5. Do You Think We'll See a Trend in AI Being a Common Attack Vector for Attacks Like Remote Code Execution?

At the moment, what I'm most worried about is people using it for software development and booby-trapped libraries getting used by these LLMs by being tricked. It sounds a little far-fetched, but when you think about something like GitHub Copilot that's helping you write code, and this has already happened a little bit by accident, and we're just waiting for it to happen on purpose is kind of what I'm getting at. If your real library out there is called OpenSSL, and the criminal creates one called OpenSSSL and uploads it to the repository. If it's in the repository, an LLM doesn't know the difference between the real one and the fake one necessarily. So then if I start seeding some blogs that I know the LLM is reading and using in its training material with the one with three S's instead of two S's, it might just start telling people to use that one that's backdoored. And a coder who's not being careful might miss back to typos and incorrect things that you're looking for in a phish. We're going to have to start thinking about this if we're letting machines help us write our code. Every library that's being called in Python, in Ruby, in Node.js, whatever it is you're using to make your code... If you're letting something else write part of that code, you're going to need to carefully scrutinize that there's not misplaced periods or dashes or extra letters where they don't belong. That might be hard for a human mind to see because when we start seeing two S's together and three S's together, our brain doesn't really differentiate. And if they start doing that kind of thing, I think that's where one of the big risks is a lot more.

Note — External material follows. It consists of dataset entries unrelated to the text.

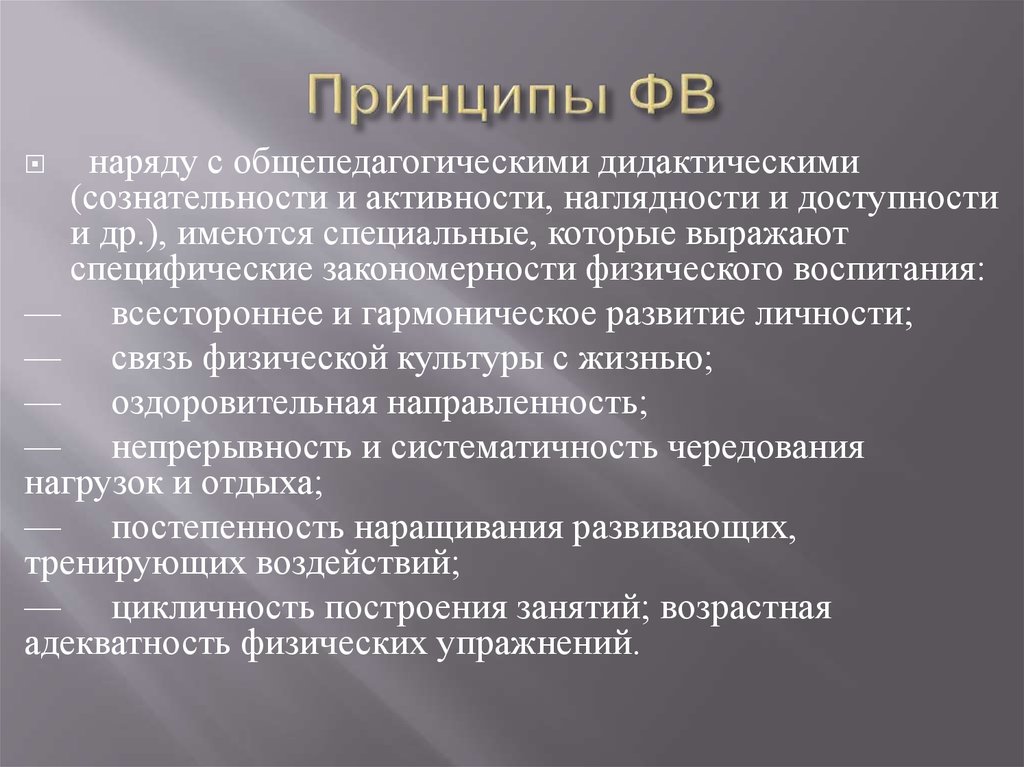 Принципы ФВ

наряду с общепедагогическими дидактическими (сознательности и активности, наглядности и доступности и др.), имеются специальные, которые выражают специфические закономерности физического воспитания:

— всестороннее и гармоническое развитие личности;

— связь физической культуры с жизнью;

— оздоровительная направленность;

— непрерывность и систематичность чередования нагрузок и отдыха;

— постепенность наращивания развивающих, тренирующих воздействий;

— цикличность построения занятий; возрастная адекватность физических упражнений.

We've already seen a lot of poisoned libraries in most public open source repositories before LLMs. Now this just is a new vector for a way to get more victims to be tricked into taking those trojanized code snippets instead of hoping on human error. Before, criminals were relying on you typoing three S's, and that doesn't happen very often. But now there's literally an active way of tricking Gemini or ChatGPT through manipulating public sources into thinking those are real. So I think that's a real risk that I would be very careful of in a tech company if my coders are using it. It's no different than if I start seeding Stack Exchange with those same sort of bogus things that people might copy and paste, but it can be done at scale.